5. Size-Based Filtering

Filter resources based on their size (for applicable resources).

Size Filters

# Only include volumes larger than 100GB
python aws-cleanup.py ec2 full --min-size-gb 100

# Only include volumes smaller than 1000GB
python aws-cleanup.py ec2 full --max-size-gb 1000

# Only include volumes between 50GB and 500GB
python aws-cleanup.py ec2 full --min-size-gb 50 --max-size-gb 500

6. Common Use Cases

Clean Up Development Resources

# Clean up all development resources
python aws-cleanup.py ec2 full --include-tags Environment=development

# Clean up test resources but keep production
python aws-cleanup.py ec2 full --include-names "test-*" "dev-*" --exclude-tags Environment=production

Clean Up Old Resources

# Clean up resources older than 30 days
python aws-cleanup.py ec2 full --min-age-days 30

# Clean up old test resources
python aws-cleanup.py ec2 full --include-tags Environment=test --min-age-days 7

Clean Up Stopped Resources

# Clean up all stopped instances
python aws-cleanup.py ec2 full --include-states stopped

# Clean up stopped instances but keep production
python aws-cleanup.py ec2 full --include-states stopped --exclude-tags Environment=production

Clean Up Large Resources

# Clean up large volumes (over 100GB)
python aws-cleanup.py ec2 full --min-size-gb 100

# Clean up large volumes but keep production
python aws-cleanup.py ec2 full --min-size-gb 100 --exclude-tags Environment=production

Clean Up Specific Projects

# Clean up resources for a specific project
python aws-cleanup.py ec2 full --include-tags Project=myproject

# Clean up resources for multiple projects
python aws-cleanup.py ec2 full --include-tags Project=project1 Project=project2

Clean Up Backup Resources

# Clean up backup resources
python aws-cleanup.py s3 full --include-names "*backup*" "*snapshot*"

# Clean up old backup resources
python aws-cleanup.py s3 full --include-names "*backup*" --min-age-days 30

7. Configuration File Filtering

You can also define filters in a configuration file:

filters:
  tags:
    include:
      - "Environment=production"
      - "Project=myproject"
    exclude:
      - "Protected=true"
      - "Critical=true"
  
  names:
    include_patterns:
      - "prod-*"
      - "myapp-*"
    exclude_patterns:
      - "test-*"
      - "dev-*"
  
  age:
    min_age_days: 7
    max_age_days: 365
  
  states:
    include:
      - "running"
      - "available"
    exclude:
      - "stopped"
      - "terminated"

Supplied information ▸

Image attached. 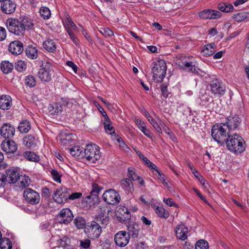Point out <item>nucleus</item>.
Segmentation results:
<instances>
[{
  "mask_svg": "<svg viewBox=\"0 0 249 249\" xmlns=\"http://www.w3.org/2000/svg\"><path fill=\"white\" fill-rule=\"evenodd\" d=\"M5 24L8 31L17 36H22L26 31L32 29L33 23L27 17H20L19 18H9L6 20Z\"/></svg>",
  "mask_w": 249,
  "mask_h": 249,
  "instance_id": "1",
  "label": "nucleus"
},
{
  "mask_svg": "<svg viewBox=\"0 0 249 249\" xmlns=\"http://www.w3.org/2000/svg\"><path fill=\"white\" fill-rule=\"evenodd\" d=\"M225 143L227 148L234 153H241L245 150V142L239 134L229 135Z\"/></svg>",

Prompt ▸ Extract the passage of the AWS cleanup filtering guide from "# Clean up all stopped" up to and including "volumes (over 100GB)". The items have no connection to the AWS cleanup filtering guide.

Expected output ▸
# Clean up all stopped instances
python aws-cleanup.py ec2 full --include-states stopped

# Clean up stopped instances but keep production
python aws-cleanup.py ec2 full --include-states stopped --exclude-tags Environment=production

Clean Up Large Resources

# Clean up large volumes (over 100GB)